На кухне было еще хуже. Гора посуды в раковине — у Лены три дня руки не поднимались — выглядела теперь как памятник ее поражению.

Жир на тарелках застыл белесыми разводами. Чашки с недопитым чаем покрылись плесневой пленкой.

Валентина Петровна вздохнула. Глубоко, всей своей необъятной грудью. Закатала рукава шерстяной кофты, обнажив бледные, мягкие предплечья. Открыла кран.

Вода ударила в жестяное дно мойки с грохотом.

Она взяла губку, повертела ее в руках, брезгливо поджала губы.

— Губку-то новую надо было... Эта вся сальная. Не моет, а мажет только. Эх, молодежь...

И она начала мыть.

Методично. Упорно. Терла тарелку жесткой стороной, скоблила ногтем присохшую гречку. Шум воды и звяканье фарфора заполнили квартиру, вытесняя липкий страх.
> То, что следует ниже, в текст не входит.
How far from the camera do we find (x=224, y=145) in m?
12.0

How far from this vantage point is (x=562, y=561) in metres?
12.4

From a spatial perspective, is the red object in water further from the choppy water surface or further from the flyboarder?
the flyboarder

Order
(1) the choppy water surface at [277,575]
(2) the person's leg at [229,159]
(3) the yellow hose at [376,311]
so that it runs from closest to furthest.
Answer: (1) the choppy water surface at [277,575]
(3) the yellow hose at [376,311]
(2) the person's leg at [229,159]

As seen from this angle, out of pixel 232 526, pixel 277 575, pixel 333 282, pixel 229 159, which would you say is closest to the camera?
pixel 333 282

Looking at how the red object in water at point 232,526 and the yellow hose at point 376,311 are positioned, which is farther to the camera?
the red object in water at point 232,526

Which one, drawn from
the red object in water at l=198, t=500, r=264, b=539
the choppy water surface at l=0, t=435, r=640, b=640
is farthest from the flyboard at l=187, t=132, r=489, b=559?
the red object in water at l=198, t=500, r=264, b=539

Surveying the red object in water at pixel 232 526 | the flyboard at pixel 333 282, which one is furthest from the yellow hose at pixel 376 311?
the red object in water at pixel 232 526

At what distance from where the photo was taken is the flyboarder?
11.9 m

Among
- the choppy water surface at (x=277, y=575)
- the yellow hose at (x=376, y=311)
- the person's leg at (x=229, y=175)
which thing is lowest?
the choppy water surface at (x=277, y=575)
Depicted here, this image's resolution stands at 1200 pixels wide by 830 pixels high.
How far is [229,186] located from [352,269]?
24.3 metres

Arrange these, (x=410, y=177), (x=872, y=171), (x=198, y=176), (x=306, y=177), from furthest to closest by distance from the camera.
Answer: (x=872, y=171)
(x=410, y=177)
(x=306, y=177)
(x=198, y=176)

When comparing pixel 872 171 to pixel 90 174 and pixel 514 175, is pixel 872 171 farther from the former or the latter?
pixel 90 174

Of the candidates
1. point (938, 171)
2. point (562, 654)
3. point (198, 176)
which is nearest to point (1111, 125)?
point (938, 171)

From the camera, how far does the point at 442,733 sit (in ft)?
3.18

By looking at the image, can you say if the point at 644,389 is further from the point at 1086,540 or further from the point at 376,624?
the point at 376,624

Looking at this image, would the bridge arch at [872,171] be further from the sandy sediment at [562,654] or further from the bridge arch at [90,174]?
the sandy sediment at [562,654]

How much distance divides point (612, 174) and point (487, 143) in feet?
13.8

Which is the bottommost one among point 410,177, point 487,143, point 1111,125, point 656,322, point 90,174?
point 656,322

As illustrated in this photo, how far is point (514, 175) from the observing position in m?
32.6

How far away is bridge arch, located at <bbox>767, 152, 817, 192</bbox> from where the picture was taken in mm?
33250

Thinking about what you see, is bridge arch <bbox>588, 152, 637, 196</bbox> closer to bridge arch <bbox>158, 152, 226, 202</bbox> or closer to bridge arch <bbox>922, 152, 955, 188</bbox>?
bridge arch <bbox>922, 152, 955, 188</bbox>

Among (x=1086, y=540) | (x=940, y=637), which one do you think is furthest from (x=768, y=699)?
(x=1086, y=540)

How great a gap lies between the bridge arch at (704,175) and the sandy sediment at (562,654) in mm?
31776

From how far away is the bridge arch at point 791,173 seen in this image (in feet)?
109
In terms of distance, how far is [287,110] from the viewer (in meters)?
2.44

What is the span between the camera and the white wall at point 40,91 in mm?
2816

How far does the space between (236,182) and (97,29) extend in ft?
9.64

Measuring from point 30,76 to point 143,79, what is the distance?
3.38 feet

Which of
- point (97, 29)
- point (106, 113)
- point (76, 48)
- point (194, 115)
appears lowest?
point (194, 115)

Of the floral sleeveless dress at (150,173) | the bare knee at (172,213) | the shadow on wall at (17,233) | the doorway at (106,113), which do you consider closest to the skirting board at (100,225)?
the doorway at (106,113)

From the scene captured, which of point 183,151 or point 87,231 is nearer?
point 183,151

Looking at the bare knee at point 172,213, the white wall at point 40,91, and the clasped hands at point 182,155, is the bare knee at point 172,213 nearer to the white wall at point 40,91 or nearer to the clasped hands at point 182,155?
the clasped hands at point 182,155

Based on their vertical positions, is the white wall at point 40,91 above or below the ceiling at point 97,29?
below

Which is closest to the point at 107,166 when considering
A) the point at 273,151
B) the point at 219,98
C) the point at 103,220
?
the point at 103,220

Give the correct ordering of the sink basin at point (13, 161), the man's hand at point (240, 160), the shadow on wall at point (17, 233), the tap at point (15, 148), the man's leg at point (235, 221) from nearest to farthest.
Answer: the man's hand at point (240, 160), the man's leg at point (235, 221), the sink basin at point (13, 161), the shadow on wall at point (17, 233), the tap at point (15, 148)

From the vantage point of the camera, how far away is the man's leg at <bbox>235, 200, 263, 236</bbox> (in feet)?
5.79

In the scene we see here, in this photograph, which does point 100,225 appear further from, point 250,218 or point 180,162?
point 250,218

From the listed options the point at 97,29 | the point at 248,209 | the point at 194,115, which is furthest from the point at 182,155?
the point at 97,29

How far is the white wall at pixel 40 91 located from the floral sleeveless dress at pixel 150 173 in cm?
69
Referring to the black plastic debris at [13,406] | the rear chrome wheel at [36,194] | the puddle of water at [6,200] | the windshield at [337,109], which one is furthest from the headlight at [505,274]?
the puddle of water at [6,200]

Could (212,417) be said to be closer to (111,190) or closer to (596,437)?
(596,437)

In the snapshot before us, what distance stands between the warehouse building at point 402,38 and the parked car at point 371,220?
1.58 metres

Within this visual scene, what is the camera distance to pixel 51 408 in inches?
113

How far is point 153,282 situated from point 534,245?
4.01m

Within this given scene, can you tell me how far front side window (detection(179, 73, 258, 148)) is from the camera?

Это было какое-то священнодействие. Словно она не жир смывала, а отчищала их жизнь от черноты, от позора, от липкого налета беды.

— Мама... — впервые за десять лет Лена назвала ее так, сама того не желая, просто вырвалось, как вырывается хрип.

— Мама, они всё забрали. Всё. И Алешу...

Спина Валентины Петровны, широкая, сутулая, на мгновение замерла. Вода текла по ее красным от холода и усердия рукам.

Лена видела, как дрогнули ее плечи — раз, другой. Но свекровь не обернулась. Только еще яростнее стала тереть чашку, так что та скрипнула.

— Знаю, — отрезала она. Сухо. — Не слепая.

Чай, в одном доме живем, хоть и чужие.

Она выключила воду. Тишина навалилась с новой силой, еще более плотная. Валентина Петровна долго вытирала руки вафельным полотенцем — каждый палец отдельно, тщательно, словно готовясь к операции. Косточки на ее пальцах распухли от артрита, кожа была сухой, как пергамент.

Потом она повернулась.

Лена ожидала увидеть слезы. Или ярость.

Но в глазах Валентины Петровны стояла такая вселенская, такая древняя печаль, какая бывает только на старых портретах крестьянок.

Она смотрела на Лену, и в этом взгляде вдруг проступило что-то до боли родное. Словно вся та ледяная корка, которую она наращивала годами, вся эта броня из правил, постов и придирок, вдруг треснула под ударом общего горя.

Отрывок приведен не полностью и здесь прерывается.